The right to information according to Art. 15 GDPR – ruling of the Bundesarbeitsgericht does not bring clarity

Even in the context of an employment relationship or after its termination, an employee has the right to information about the processing of his or her data pursuant to Art. 15 GDPR. So far, so clear. As in many cases, the problems begin with a detailed examination.

In the case of Art. 15 GDPR, the scope of the claim is disputed, particularly with regard to e-mails accrued in the context of an employment relationship. Does the employer have to hand over all emails in which the data subject was the sender or recipient or in which the data subject was only mentioned upon request?

Judicial proceedings

This was precisely the issue at stake in a legal dispute that has now come to a (provisional) end before the Federal Labor Court.

The plaintiff in this case is a commercial lawyer who demanded information from his former employer about the data processed and the surrender of this data pursuant to Art. 15 (3) GDPR. With regard to the information about the data, the legal dispute could be declared settled by mutual agreement. However, the plaintiff is still pursuing the issue of a copy of all emails concerning him in court.

After the action before the Regional Labor Court was only partially successful, the plaintiff continued to contest the legal action and is appealing to the Federal Labor Court.

Decision of the Federal Labor Court

This step was also unsuccessful for the plaintiff, and the Federal Labor Court rejected his appeal in a decision dated April 27, 2021 (BAG, judgment dated April 27, 2021, file no. 2 AZR 342/20).
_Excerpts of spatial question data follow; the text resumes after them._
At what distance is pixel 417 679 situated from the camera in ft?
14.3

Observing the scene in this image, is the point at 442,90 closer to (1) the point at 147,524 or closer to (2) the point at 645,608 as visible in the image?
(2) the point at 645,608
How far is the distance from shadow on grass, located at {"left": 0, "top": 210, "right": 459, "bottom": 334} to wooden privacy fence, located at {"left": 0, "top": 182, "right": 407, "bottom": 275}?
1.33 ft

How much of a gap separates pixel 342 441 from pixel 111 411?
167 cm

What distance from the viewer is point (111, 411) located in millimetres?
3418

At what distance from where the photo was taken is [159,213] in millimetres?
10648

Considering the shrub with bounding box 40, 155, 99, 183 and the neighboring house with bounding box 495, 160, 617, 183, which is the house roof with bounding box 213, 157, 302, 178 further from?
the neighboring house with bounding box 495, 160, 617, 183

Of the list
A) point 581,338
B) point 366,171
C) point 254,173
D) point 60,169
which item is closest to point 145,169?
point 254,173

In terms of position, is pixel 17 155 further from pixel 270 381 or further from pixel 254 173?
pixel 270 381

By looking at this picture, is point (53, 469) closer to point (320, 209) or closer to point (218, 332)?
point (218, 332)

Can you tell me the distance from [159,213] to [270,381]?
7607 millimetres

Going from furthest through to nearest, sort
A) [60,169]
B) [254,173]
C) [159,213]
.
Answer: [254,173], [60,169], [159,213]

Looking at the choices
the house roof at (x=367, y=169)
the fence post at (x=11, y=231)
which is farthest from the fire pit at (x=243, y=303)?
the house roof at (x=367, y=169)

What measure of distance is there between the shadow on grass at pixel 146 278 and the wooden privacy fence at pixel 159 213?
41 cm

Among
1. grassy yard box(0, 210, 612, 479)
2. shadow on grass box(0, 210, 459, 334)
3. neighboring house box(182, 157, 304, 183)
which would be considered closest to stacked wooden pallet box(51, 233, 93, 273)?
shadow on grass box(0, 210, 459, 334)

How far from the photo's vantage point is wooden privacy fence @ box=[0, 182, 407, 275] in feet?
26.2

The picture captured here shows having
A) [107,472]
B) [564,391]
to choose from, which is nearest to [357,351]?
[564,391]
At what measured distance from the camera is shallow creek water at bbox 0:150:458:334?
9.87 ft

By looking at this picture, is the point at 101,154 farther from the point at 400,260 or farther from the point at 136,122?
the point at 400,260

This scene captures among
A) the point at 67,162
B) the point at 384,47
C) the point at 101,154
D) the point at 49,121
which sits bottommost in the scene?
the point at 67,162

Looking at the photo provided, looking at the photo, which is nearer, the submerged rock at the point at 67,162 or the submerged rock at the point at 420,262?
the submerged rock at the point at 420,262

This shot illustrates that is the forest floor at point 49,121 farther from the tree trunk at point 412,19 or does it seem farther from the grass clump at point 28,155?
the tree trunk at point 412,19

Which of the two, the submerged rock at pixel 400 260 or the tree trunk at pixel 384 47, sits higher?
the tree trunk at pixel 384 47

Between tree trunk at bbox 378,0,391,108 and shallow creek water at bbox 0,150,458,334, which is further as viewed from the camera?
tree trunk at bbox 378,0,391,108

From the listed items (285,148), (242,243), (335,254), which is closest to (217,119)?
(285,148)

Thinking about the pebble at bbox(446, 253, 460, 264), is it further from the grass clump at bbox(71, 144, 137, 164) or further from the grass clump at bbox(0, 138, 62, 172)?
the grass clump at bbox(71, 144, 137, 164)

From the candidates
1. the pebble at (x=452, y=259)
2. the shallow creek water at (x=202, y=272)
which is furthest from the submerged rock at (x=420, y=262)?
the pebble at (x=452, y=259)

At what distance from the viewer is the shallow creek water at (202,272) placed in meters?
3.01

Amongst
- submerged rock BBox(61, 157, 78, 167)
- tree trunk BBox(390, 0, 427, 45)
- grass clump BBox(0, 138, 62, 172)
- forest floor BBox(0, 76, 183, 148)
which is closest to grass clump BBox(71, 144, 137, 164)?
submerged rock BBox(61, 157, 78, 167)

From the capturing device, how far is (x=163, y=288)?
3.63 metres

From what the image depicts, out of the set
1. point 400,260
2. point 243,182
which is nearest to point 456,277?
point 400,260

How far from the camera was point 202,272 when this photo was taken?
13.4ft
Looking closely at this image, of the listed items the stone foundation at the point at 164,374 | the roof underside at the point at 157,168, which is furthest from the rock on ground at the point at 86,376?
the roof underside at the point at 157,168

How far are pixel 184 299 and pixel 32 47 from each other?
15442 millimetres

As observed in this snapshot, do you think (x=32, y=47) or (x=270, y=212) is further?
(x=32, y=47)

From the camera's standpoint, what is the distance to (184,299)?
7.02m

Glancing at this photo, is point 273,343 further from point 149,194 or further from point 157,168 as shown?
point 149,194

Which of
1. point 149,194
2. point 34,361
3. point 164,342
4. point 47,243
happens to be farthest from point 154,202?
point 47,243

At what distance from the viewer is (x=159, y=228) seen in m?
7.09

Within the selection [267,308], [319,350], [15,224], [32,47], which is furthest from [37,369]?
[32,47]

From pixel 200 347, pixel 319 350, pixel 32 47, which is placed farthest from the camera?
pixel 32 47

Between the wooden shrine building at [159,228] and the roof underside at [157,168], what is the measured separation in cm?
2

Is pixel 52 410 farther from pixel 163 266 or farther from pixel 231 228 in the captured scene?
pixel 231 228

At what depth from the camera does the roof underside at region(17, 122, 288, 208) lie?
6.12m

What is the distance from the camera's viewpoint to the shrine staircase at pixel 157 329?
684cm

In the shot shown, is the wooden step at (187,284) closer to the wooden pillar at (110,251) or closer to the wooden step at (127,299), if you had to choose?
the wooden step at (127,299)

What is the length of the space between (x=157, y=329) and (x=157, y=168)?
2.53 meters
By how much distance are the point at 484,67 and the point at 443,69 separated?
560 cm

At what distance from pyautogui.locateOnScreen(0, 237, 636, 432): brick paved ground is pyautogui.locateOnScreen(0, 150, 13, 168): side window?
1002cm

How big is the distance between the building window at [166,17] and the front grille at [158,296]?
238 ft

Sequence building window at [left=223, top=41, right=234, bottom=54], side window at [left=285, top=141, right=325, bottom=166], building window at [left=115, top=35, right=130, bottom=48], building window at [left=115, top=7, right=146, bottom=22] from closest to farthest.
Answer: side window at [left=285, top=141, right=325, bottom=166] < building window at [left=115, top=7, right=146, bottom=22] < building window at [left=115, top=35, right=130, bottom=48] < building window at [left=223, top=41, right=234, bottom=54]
However, the decision does not mean that the plaintiff’s claim did not exist to the extent requested, i.e. that he had no right to request a copy of all e-mails. Rather, the court was able to leave this question open. The claim was dismissed for procedural reasons. According to the Federal Labor Court, the plaintiff’s request was too vague. The plaintiff would have had to either specify the e-mails to be handed over more precisely or, insofar as this was not possible for him, assert his claim by way of a step-by-step action.

Data protection outlook

From a data protection perspective, it is to be regretted. The long-awaited ruling of the Federal Labor Court did not provide any clarity on the scope of Art. 15 GDPR. However, it can be assumed that further court decisions will be issued in a timely manner on Art. 15 GDPR with regard to company e-mail traffic. In particular, since the Federal Labor Court has indicated a procedural path by which a plaintiff can at least obtain a decision on the merits.